Deuxièmement, l’inflation n’est pas la hausse des prix, mais la vitesse de la hausse des prix. Une baisse du taux d’inflation signifie, non pas que les prix diminuent, mais qu’ils augmentent moins vite. Ce qui importe, ce n’est pas que le taux d’inflation est en baisse, mais qu’il retombe à un niveau très bas, autour de 2 % par an, de sorte que les gens ne sentent pas la hausse des prix. Pour y arriver, ce sera un long parcours de combattant pour la Banque de Maurice.
Est-ce que le système d’imposition progressif annoncé dans le Budget consolide les revenus dans certaines catégories socio-professionnelles ?
Ce n’est pas une question de catégorie socio-professionnelle, mais une question de revenu. Il est dit qu’avec le nouveau système d’imposition, seuls les très gros salariés paieront plus d’impôts, notamment ceux qui étaient auparavant assujettis à la taxe de solidarité. La seule chose qui me chiffonne, c’est le nombre très élevé de tranches fiscales, en l’occurrence onze, qui pourrait inciter les contribuables, au mieux à refuser de travailler plus pour ne pas tomber dans une tranche supérieure, au pire à frauder sur les barèmes d’imposition.
Si l’on compare le nouveau régime fiscal avec celui de l’impôt plat de 15 % qui fut introduit en 2007, le second génère plus de recettes pour le Trésor public, à cette différence près qu’il taxe moins les très gros salariés. En contrepartie, le système proportionnel, à taux unique, est beaucoup plus simple, plus transparent et moins coûteux à administrer que le régime de progressivité. On verra dans la pratique lequel est plus efficace en termes de tax buoyancy’ (plus de recettes fiscales) et d’attractivité du pays vis-à-vis des investisseurs étrangers.
Est-ce que la simplification du processus de recrutement de la main-d’œuvre étrangère et la suppression du ratio entre travailleurs étrangers et locaux aideront les entreprises à résoudre la problématique d’insuffisance de compétences ?

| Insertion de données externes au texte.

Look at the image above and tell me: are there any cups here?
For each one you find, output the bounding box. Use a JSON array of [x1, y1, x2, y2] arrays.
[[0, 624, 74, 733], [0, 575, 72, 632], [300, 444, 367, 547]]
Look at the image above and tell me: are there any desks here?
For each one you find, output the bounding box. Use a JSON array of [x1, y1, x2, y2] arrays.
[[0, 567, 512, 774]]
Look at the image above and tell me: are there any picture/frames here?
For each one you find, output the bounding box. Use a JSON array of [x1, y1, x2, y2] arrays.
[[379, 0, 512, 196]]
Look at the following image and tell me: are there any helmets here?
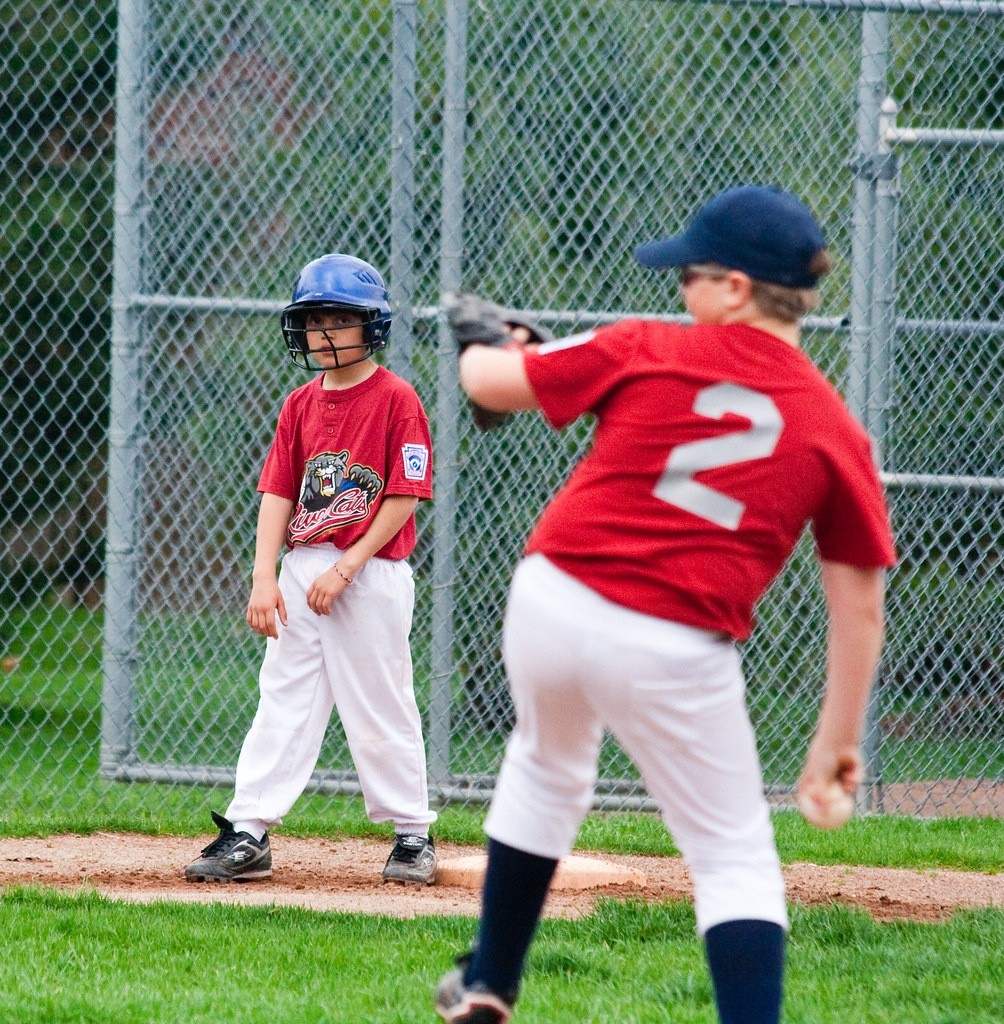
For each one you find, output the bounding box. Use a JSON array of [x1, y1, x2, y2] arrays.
[[281, 254, 391, 371]]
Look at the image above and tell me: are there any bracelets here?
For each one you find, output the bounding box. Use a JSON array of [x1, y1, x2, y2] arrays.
[[334, 563, 353, 583]]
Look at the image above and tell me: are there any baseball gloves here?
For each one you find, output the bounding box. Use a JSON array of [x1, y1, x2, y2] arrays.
[[441, 291, 557, 435]]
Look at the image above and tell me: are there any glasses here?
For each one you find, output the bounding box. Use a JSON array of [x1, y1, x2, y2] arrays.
[[677, 264, 725, 284]]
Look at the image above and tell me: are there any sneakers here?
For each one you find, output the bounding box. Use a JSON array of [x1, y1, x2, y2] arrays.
[[190, 812, 274, 877], [436, 968, 513, 1024], [386, 833, 438, 886]]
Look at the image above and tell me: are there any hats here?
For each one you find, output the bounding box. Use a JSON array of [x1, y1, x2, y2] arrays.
[[636, 184, 827, 288]]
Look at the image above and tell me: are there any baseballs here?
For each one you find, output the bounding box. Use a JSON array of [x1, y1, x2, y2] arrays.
[[797, 775, 857, 831]]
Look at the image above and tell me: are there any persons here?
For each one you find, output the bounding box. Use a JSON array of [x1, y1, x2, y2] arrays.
[[434, 186, 897, 1024], [184, 253, 437, 883]]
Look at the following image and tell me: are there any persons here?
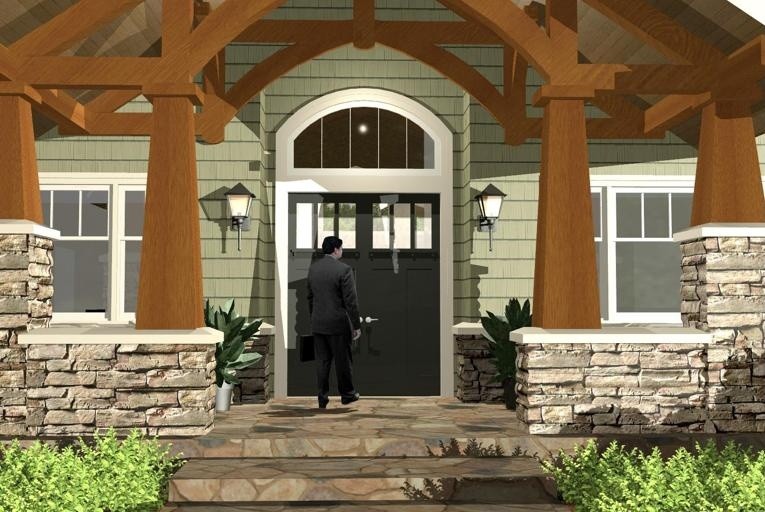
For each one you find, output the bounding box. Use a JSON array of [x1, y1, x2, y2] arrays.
[[303, 236, 365, 411]]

Ce sont deux bonnes décisions qui aideront les entreprises à recruter facilement des travailleurs étrangers. C’est un besoin pressant qui se fait sentir dans tous les secteurs de l’économie, même les services, alors qu’auparavant c’étaient plutôt seulement la manufacture et la construction qui employaient de la main-d’œuvre étrangère.
Cela dit, c’est une autre question de savoir si ces mesures vont suffire à combler le manque de compétences à Maurice. Le marché des compétences est aujourd’hui mondial. Il n’y a pas que Maurice qui les recherche. Le pays doit être suffisamment armé pour les attirer. Les entreprises doivent proposer des offres intéressantes.
Est-ce que les ambitions d’exploiter davantage le marché africain dans le but de diversifier nos marchés d’exportation seront favorisées par la mise sur pied de zones économiques spéciales ?
Est-ce que les zones économiques spéciales seront un lieu physique ou un concept fiscal comme l’a été la zone franche industrielle ? Une très petite île a-t-elle besoin de zones économiques spéciales, à l’instar de la grande Chine. Ne serait-il pas mieux de transformer toute l’économie en une seule grande zone économique spéciale ?
Évidemment, il convient d’exploiter le potentiel du marché africain dans l’optique de diversifier nos marchés d’exportation. Néanmoins, il est encore très difficile de pénétrer les marchés africains. Les difficultés principales ne se trouvent pas à Maurice, mais dans ces pays-là : procédures administratives et bureaucratiques, corruption, manque de confiance entre partenaires, risques politiques, insécurité. Sans compter l’absence d’accès aériens directs et les coûts de déplacement dans l’arrière-pays. Une zone économique spéciale ne résoudra pas ces problèmes structurels, sauf à donner des incitations fiscales aux exportateurs.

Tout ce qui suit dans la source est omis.